Skip to content

piggypiggy/fp256

Repository files navigation

linux-x64 macos-x64

windows-x64-vs2017 windows-x64-vs2019

qemu-aarch64 qemu-riscv64

introduction

fp256 is an efficient library implemented in C and assembly for 256 bit integer arithmetic.

It supports Windows, Linux and Macosx on x86_64 and arm64 processor, and can be compiled with MSVC, mingw-w64, gcc and clang.

implementation

  • Use 4×64bit to represent 256 bit integer.

  • Leveled api :
    low level api operates directly on integer array, most low level api are specific for 256 bit integer, there are also a few api for arbitrary length array.
    high level api operates on 256 bit integer.

  • Most low level arithmetic are implemented in assembly, including add, mul, u256 mul, div, shift, exgcd, mont mul, etc, they are very efficient and (maybe)well commented, see ll/x64, ll/aarch64 and ll/riscv64.

compilation

$ mkdir build
$ cd build
$ cmake ..
$ make -j
$ make test

Or cross compilation (cmake toolchain files are here):

$ mkdir build
$ cd build
$ cmake -DCMAKE_TOOLCHAIN_FILE=../cmake/toolchain/aarch64-linux-gcc.cmake ..
$ make -j

configuration

-DCMAKE_BUILD_TYPE : possible values are empty, Debug, Release, RelWithDebInfo and MinSizeRel, default is Release.

Data

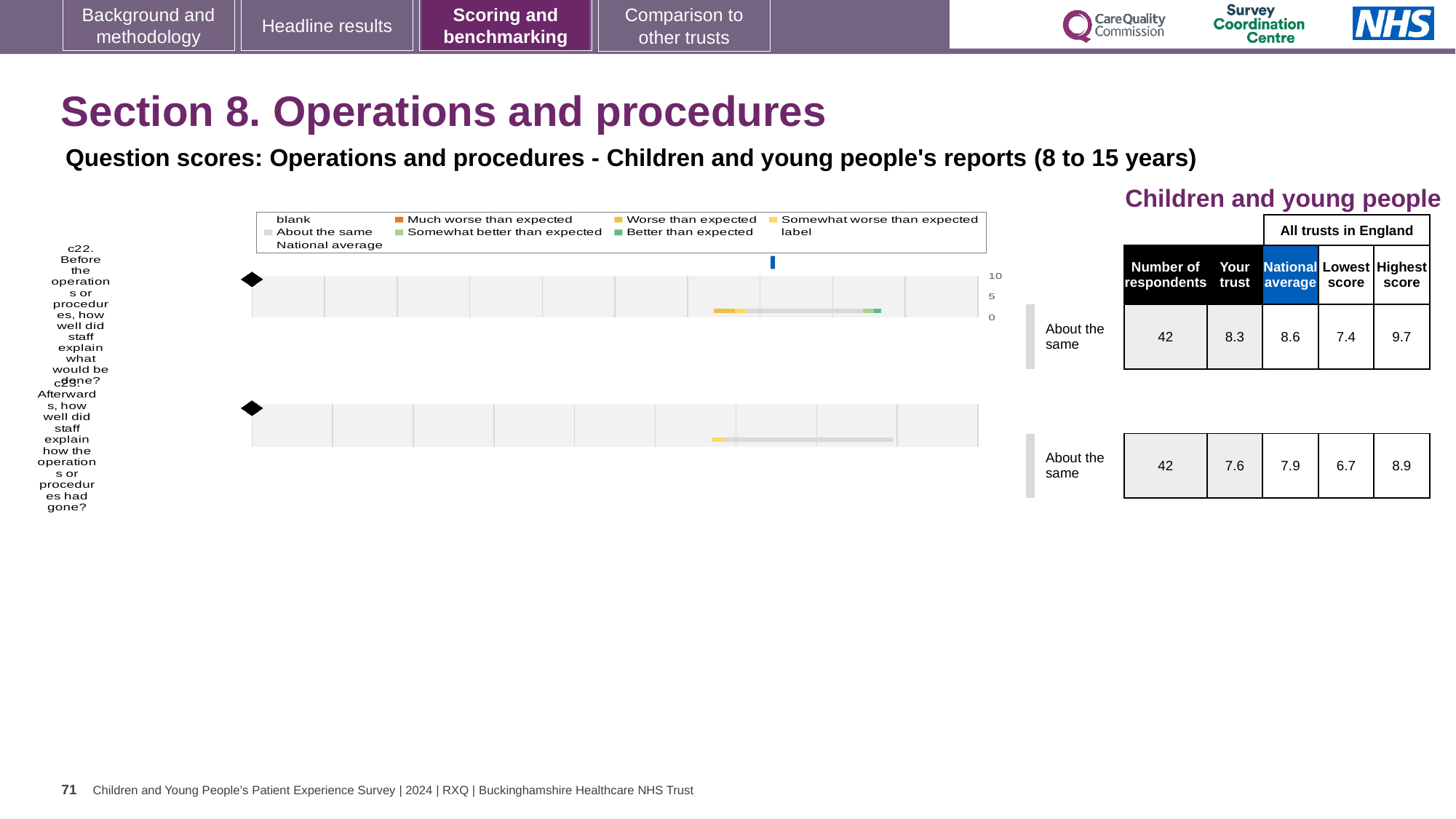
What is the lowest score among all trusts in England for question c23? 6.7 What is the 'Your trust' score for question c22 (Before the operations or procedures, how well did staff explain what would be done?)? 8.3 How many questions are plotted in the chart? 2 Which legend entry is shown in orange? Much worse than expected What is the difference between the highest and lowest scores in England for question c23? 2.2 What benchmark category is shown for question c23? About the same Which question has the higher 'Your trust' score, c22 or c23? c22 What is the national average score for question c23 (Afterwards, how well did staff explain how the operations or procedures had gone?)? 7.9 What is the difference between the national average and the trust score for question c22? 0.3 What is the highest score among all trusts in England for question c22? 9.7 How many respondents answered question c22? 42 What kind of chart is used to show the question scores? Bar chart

==

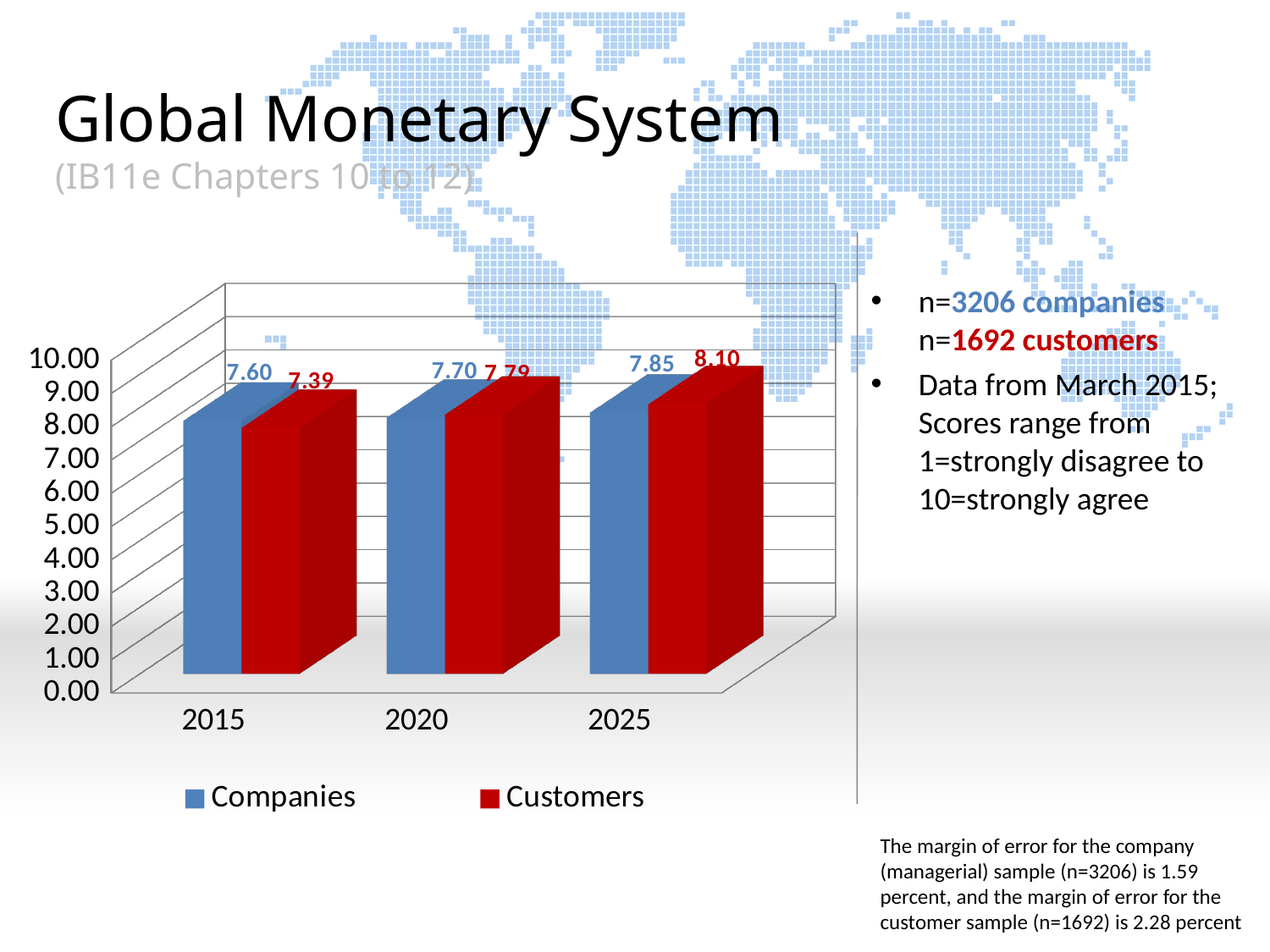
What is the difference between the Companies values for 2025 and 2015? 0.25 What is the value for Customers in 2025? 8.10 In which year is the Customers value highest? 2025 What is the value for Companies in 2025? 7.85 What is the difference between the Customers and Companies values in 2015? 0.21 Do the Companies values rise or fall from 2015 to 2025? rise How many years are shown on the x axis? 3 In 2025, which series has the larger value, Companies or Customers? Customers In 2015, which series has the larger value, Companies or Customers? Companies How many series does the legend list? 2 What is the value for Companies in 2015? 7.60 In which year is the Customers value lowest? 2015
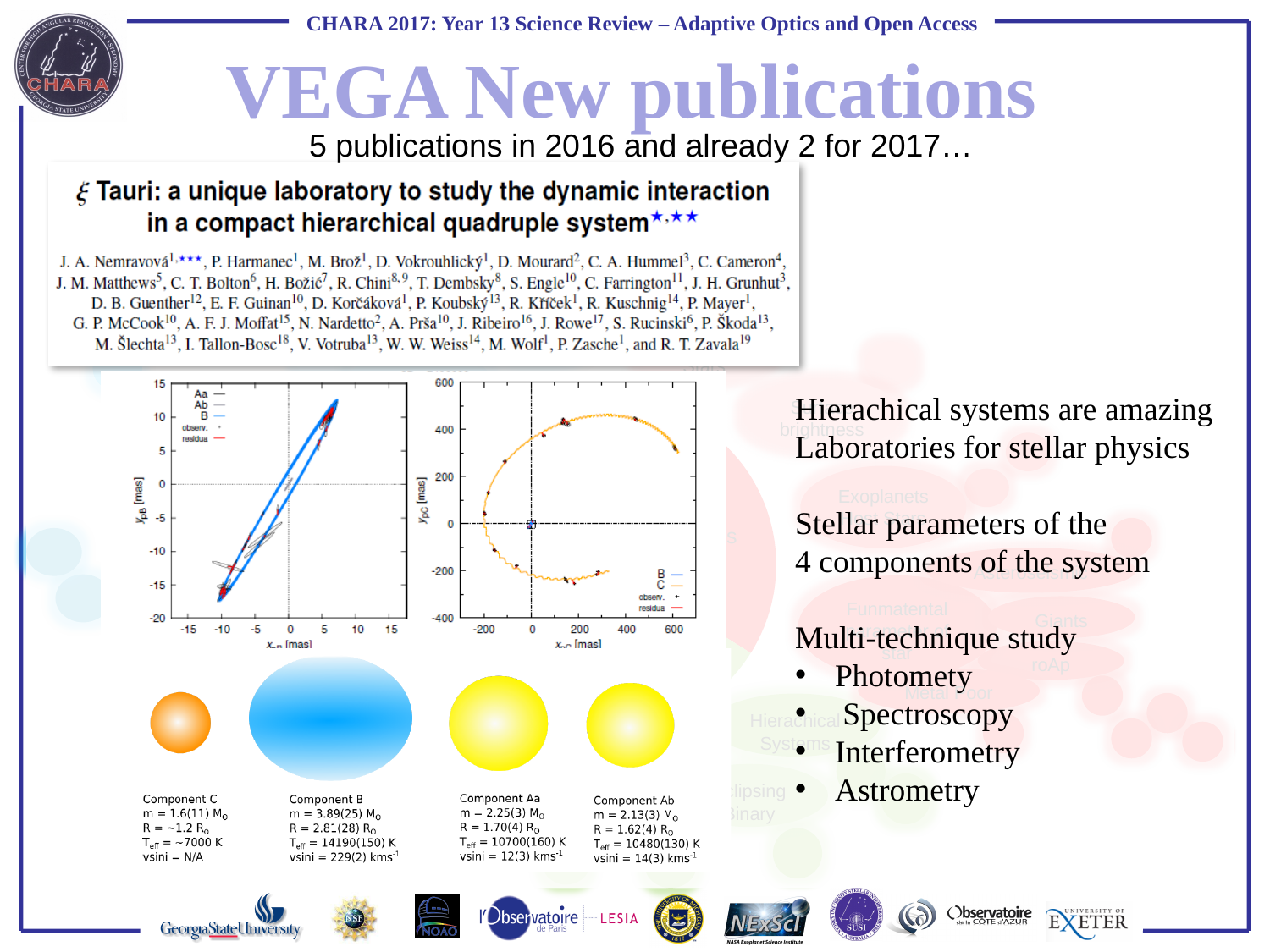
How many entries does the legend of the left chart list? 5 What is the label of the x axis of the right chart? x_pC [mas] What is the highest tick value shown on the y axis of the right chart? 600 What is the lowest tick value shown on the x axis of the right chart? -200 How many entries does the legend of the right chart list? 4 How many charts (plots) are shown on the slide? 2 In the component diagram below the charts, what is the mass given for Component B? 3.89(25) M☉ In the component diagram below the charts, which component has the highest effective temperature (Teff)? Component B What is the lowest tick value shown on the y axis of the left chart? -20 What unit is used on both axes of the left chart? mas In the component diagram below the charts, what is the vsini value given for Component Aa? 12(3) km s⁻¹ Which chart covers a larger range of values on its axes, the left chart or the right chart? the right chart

...

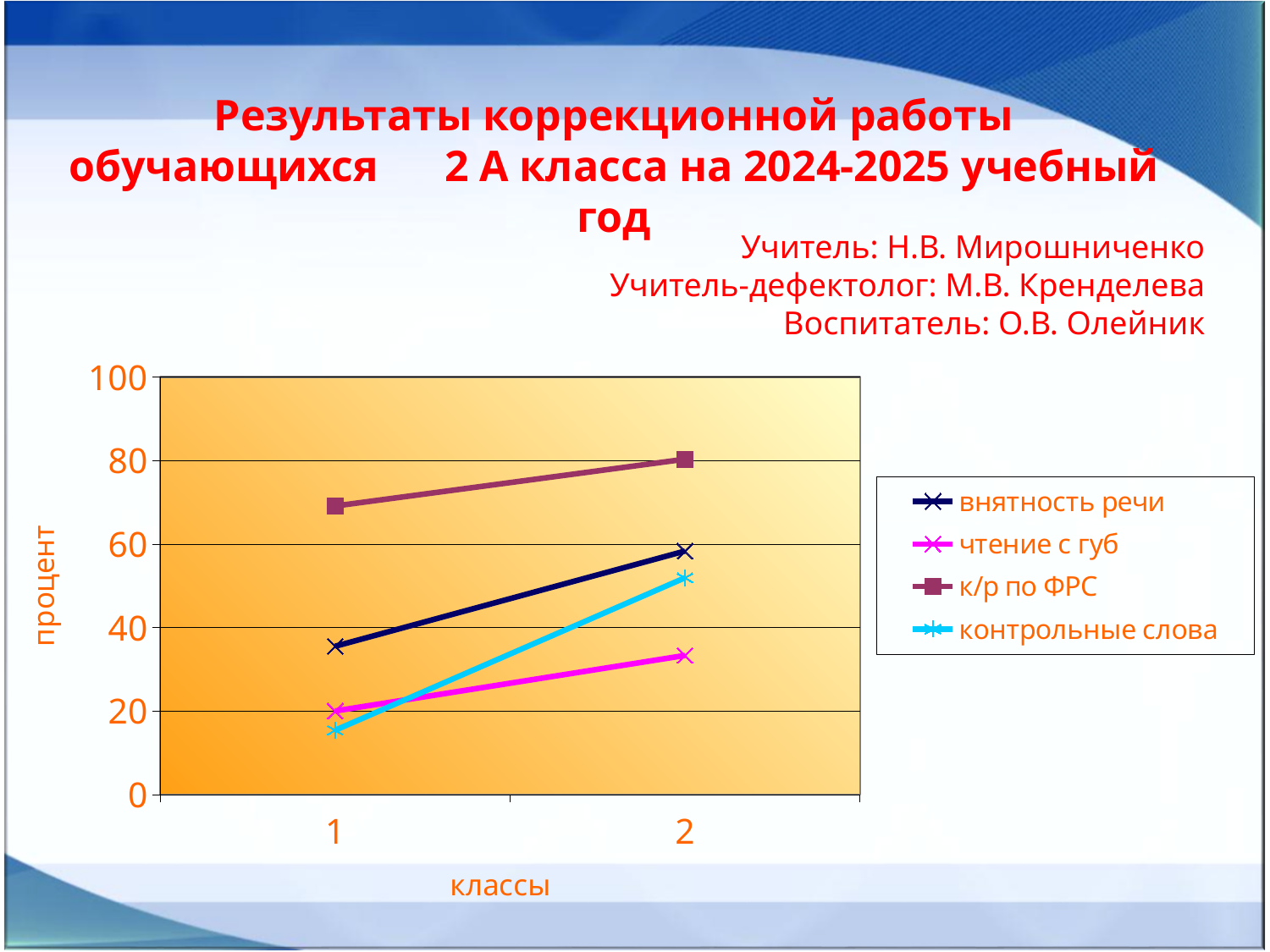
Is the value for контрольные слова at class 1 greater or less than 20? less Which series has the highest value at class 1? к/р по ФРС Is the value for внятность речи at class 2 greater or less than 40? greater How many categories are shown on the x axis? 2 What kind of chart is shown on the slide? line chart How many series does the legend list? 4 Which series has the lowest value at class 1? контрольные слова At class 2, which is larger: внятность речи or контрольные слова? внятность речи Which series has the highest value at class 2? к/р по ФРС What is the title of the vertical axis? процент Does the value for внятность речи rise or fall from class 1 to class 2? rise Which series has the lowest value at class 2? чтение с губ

Your goal
Repeat the fp256 library page word for word, from start to end. The rows are unrelated to the fp256 page and stand apart from it.

Task solution
Skip to content

piggypiggy/fp256

Repository files navigation

linux-x64 macos-x64

windows-x64-vs2017 windows-x64-vs2019

qemu-aarch64 qemu-riscv64

introduction

fp256 is an efficient library implemented in C and assembly for 256 bit integer arithmetic.

It supports Windows, Linux and Macosx on x86_64 and arm64 processor, and can be compiled with MSVC, mingw-w64, gcc and clang.

implementation

  • Use 4×64bit to represent 256 bit integer.

  • Leveled api :
    low level api operates directly on integer array, most low level api are specific for 256 bit integer, there are also a few api for arbitrary length array.
    high level api operates on 256 bit integer.

  • Most low level arithmetic are implemented in assembly, including add, mul, u256 mul, div, shift, exgcd, mont mul, etc, they are very efficient and (maybe)well commented, see ll/x64, ll/aarch64 and ll/riscv64.

compilation

$ mkdir build
$ cd build
$ cmake ..
$ make -j
$ make test

Or cross compilation (cmake toolchain files are here):

$ mkdir build
$ cd build
$ cmake -DCMAKE_TOOLCHAIN_FILE=../cmake/toolchain/aarch64-linux-gcc.cmake ..
$ make -j

configuration

-DCMAKE_BUILD_TYPE : possible values are empty, Debug, Release, RelWithDebInfo and MinSizeRel, default is Release.